= Ferdinand Helias =

American clergyman (1796–1874)

Ferdinand Benoit Marie Guislain Helias d'Huddeghem (born in Ghent, Belgium, 3 August 1796; died in Taos, Cole County, Missouri, 11 August 1874) was a Roman Catholic clergyman who worked in Missouri.

==Biography==
He belonged to a noble Belgian family, and his brother was prime minister of that kingdom for several years. Ferdinand entered the Society of Jesus in 1817, and at the close of his novitiate was appointed professor and prefect of studies in the high school of Brig, Switzerland. After several years, he was summoned to Rome to act as assistant secretary to the father general of the order, and subsequently was assigned to the American mission.

Helias arrived in the United States, 19 May 1833, and was immediately appointed master of novices in the Jesuit college, Frederick, Maryland. Shortly afterward he organized at St. Louis, Missouri, a German congregation, which, through his labors, became one of the largest in the country. He also built St. Joseph's Church for the use of the German Catholics. In 1838 he organized the first German congregation outside of St. Louis at Washington, Franklin County, Missouri, and founded a church.

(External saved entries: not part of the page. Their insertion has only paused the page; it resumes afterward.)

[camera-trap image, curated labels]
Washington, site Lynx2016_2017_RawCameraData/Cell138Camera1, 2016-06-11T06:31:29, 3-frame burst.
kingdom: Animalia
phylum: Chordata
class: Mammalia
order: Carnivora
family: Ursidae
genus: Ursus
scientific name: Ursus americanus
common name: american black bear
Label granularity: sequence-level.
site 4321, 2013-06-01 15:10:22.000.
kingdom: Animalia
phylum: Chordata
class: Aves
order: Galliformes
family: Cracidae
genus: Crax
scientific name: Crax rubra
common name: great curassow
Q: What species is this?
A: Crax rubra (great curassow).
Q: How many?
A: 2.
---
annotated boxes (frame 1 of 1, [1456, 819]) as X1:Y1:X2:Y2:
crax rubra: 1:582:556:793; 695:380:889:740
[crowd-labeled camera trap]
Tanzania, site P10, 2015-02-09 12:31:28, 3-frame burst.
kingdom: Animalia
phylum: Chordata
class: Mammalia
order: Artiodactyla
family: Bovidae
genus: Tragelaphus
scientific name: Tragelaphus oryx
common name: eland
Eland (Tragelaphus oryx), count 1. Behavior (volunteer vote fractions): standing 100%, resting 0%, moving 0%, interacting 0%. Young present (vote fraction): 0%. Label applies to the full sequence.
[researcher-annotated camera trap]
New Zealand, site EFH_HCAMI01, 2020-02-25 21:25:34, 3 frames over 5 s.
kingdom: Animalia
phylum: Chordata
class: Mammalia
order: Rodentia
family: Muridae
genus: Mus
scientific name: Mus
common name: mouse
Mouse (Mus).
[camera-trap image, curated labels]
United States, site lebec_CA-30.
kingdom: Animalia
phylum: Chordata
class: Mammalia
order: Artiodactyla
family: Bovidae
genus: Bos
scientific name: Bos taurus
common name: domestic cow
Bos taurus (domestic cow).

From Washington he made his way through the wilderness, with compass in hand, to Westphalia, Osage County, where he organized a church and founded a mission. In course of time, he organized congregations and built churches in Rich Fountain in the same county, in St. Thomas and Jefferson City, in Taos, in Booneville, Cooper County, and in several other places. His missionary labors extended to Westport and Independence, the extreme western settlements of the state.

For the last 24 years of his life, he was principally stationed at Taos, near Jefferson City. Notwithstanding his advanced age, he continued to perform his functions until the day before his death.